Com as amplas possibilidades de acesso aos documentos antes restritos, garantido pela Lei de Acesso à Informação, serão possíveis construções narrativas nas plataformas on line, compartilhamento dessas produções, acesso aos depoimentos dos agentes sociais que se mobilizaram na luta por uma democracia, condicionada à ideia de anistia atrelada impunidade e ao esquecimento, cujo posicionamento diametralmente oposto foi silenciado nos currículos, tendo cada vez menos eco nos livros didáticos em sala de aula ou com suas complexidades reduzidas à luta por uma anistia ampla, geral e irrestrita, que não foi a anistia que vigorou e que, com seu discurso conciliatório, pacificador e harmonizador, permanece reverberando até os dias de hoje.
Na continuação dos fundamentos que a BNCC apresenta como centrais, como “o compromisso da escola de propiciar uma formação integral, balizada pelos direitos humanos e princípios democráticos”, estes podem ser problematizados nas aulas de história, levando-se em consideração neste estudo exploratório a questão da anistia, já que o próprio documento afirma que
é preciso considerar a necessidade de desnaturalizar qualquer forma de violência nas sociedades contemporâneas, incluindo a violência simbólica de grupos sociais, que impõem normas, valores e conhecimentos tidos como universais e que não estabelecem diálogo entre as diferentes culturas presentes na comunidade e na escola (BRASIL, BNCC, 2017, p. 54).
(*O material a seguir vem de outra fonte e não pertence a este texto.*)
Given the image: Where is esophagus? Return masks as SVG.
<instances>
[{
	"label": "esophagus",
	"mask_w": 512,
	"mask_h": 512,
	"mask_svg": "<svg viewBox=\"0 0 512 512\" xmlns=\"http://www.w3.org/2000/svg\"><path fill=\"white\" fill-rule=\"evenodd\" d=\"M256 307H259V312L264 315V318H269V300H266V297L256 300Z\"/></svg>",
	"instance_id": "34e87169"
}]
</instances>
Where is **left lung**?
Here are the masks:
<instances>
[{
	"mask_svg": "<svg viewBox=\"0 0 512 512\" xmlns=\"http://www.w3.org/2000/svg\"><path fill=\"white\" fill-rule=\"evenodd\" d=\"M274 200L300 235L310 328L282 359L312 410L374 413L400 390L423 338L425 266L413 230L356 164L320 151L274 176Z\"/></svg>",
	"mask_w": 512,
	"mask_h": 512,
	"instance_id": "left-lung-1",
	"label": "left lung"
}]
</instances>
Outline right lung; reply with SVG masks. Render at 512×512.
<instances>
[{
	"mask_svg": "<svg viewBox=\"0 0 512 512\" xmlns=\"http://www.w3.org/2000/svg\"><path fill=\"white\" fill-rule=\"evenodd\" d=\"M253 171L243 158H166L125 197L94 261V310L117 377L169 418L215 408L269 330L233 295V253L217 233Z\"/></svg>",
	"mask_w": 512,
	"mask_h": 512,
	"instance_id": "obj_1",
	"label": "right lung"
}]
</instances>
Para Marcos Napolitano (2015), os processos de pacificação e transição, saídos de contextos em que houve o uso sistemático de violência política, são geralmente acompanhados por “complexas operações de reconstrução de memória, visando a superar as marcas traumáticas e fissuras no tecido social e nas instituições.” Articulados entre complexas operações entre “lembrança e esquecimento”, envolvem um amplo espectro de atores sociais e políticos que disputam a hegemonia desse processo (NAPOLITANO, 2015, p. 96). A articulação entre “verdade, justiça e reparação”, como ações históricas e sucessivas no tempo, exemplifica o tipo de processo de superação de um período traumático (o fim da ocupação nazista da França, bem como o fim da ditadura argentina e sua transição) que “estabeleceram padrões de memória calcados na reconstrução de ‘discursos de verdade’ e no estabelecimento de responsabilidades jurídicas e políticas em processos de superação de traumas políticos” (NAPOLITANO, 2015, p.97) Ao focalizar sobre o caso da memória da transição brasileira, o autor afirma que
a verdade é filha do poder e nem sempre é irmã da ética. Toda crítica historiográfica se defronta com esse pressuposto. No caso brasileiro, novamente ocorre uma estranha inversão desse axioma: os militares, vitoriosos politicamente no golpe de 1964 e donos do poder – com amplo apoio civil, diga-se – por 20 anos (sem contar a bem-sucedida tutela do período da transição democrática), foram os grandes perdedores da batalha da memória. Hoje, são os atores mais ressentidos com o lugar a eles reservado na história ensinada nos livros e lembradas pelos “formadores de opinião” (ou seja, a mídia hegemônica, a maioria das lideranças políticas, a universidade, os agentes culturais mais legitimados do mercado)” (NAPOLITANO, 2015, p.98).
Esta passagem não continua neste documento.